• [Data entries]:
---+---

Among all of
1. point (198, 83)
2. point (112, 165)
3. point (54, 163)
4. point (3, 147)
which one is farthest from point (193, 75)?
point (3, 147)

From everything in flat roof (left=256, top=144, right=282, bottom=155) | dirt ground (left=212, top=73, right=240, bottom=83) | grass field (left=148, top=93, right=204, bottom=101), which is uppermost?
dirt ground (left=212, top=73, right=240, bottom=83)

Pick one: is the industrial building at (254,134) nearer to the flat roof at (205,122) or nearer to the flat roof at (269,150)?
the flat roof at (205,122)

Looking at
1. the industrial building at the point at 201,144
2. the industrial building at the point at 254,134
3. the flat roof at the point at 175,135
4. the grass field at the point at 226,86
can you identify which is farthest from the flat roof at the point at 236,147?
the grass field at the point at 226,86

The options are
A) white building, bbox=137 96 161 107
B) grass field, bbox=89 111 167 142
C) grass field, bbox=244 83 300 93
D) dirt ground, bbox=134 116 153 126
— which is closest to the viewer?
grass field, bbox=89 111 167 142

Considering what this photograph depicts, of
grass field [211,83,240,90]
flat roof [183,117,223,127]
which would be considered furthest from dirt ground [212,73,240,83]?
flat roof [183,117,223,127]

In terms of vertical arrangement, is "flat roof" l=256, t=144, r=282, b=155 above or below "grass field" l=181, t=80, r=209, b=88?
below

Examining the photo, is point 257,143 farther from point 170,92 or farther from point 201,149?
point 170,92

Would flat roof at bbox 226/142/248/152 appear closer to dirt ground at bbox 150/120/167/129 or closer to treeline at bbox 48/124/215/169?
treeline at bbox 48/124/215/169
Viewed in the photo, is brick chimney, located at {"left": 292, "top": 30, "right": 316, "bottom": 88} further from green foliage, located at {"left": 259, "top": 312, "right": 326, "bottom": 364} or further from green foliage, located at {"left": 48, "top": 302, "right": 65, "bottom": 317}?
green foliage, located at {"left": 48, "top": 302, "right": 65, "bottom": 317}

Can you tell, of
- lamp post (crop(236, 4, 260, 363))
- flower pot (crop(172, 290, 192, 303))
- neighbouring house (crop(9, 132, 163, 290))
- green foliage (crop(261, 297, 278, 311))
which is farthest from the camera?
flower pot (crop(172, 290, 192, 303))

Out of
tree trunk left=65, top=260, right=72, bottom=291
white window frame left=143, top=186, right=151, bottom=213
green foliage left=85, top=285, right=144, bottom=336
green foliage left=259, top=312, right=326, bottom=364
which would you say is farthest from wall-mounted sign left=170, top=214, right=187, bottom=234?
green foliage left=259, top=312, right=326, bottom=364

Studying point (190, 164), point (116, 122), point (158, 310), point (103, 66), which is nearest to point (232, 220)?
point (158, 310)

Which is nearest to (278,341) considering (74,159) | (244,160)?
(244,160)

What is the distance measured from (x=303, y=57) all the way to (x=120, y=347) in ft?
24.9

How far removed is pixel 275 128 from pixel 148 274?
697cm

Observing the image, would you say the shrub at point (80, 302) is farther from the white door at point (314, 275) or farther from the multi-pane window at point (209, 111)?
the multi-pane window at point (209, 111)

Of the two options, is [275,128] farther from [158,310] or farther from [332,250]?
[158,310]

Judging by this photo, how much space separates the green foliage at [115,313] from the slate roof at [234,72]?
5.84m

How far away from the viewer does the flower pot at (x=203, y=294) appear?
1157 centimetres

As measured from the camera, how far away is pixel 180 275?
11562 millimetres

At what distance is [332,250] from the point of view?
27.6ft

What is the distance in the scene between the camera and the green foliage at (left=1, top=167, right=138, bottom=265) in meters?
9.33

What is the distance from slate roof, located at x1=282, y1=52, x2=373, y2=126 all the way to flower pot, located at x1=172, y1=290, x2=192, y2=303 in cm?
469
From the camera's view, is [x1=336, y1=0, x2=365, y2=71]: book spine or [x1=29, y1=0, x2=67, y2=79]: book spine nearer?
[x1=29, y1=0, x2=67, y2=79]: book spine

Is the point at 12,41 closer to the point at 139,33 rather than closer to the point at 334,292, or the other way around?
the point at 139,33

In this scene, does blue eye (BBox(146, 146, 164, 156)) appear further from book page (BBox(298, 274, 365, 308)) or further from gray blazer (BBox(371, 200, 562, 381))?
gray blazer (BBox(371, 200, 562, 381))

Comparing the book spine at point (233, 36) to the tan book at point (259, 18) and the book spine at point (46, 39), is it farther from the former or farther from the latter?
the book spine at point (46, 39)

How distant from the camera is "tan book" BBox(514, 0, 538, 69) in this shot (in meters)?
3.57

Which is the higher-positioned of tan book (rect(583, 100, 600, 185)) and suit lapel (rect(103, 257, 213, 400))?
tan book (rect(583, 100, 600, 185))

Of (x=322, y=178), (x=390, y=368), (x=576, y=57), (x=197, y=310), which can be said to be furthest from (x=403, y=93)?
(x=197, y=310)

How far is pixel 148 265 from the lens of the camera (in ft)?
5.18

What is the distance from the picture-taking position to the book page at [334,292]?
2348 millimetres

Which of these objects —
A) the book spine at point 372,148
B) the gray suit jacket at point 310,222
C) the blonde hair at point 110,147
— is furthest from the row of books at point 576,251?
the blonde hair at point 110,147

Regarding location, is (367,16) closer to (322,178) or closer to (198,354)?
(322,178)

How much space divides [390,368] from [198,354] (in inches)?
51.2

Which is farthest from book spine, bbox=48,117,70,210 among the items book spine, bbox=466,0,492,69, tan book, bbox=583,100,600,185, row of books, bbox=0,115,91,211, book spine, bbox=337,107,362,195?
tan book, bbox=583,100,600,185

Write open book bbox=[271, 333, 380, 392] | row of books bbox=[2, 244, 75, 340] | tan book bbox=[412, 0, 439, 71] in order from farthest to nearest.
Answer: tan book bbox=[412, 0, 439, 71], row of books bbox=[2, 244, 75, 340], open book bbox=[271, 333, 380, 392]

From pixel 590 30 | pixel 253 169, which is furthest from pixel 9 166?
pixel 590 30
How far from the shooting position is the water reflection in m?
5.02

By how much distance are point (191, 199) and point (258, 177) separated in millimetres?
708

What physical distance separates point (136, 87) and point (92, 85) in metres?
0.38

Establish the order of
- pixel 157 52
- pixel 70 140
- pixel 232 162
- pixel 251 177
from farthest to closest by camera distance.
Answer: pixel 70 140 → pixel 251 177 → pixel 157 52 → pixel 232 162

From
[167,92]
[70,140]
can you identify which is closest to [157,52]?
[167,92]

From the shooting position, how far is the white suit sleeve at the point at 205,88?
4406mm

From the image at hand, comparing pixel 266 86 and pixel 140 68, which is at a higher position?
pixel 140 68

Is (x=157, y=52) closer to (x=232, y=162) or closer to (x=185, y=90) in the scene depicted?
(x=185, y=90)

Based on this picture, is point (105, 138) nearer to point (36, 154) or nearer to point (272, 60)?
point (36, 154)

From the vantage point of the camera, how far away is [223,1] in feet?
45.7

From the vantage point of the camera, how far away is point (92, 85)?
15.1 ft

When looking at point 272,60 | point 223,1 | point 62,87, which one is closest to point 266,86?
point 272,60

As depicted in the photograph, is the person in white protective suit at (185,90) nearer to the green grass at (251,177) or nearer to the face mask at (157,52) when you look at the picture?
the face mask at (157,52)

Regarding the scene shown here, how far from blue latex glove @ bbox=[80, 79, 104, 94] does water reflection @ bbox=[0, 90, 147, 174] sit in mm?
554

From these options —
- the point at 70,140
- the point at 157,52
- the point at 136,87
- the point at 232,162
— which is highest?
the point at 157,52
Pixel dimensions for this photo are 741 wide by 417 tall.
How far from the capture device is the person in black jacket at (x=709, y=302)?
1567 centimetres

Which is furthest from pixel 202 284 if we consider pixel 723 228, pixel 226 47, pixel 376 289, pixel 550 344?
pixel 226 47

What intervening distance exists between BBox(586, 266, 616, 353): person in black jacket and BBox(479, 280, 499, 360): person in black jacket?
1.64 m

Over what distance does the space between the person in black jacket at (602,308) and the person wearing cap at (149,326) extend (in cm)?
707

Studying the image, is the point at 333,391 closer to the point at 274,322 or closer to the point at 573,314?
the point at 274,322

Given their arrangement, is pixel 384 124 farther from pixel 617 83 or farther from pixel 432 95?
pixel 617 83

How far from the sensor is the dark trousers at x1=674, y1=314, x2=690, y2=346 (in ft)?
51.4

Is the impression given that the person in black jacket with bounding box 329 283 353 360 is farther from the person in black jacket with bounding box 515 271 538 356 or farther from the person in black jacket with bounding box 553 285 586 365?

---+---

• [Direction]: Repeat exactly the lines from the line containing "Over what distance" through the end of the listing above; both boundary lines are part of the output.

• [Finished answer]:
Over what distance does the space between the person in black jacket at (602,308) and the person wearing cap at (149,326) extend (in cm)?
707

Studying the image, is the point at 333,391 closer to the point at 274,322 or closer to the point at 573,314?
the point at 274,322

Given their arrangement, is pixel 384 124 farther from pixel 617 83 or farther from pixel 432 95?
pixel 617 83

How far from the sensor is the dark trousers at x1=674, y1=314, x2=690, y2=346 (in ft)?
51.4

Is the impression given that the person in black jacket with bounding box 329 283 353 360 is farther from the person in black jacket with bounding box 515 271 538 356 or farther from the person in black jacket with bounding box 553 285 586 365?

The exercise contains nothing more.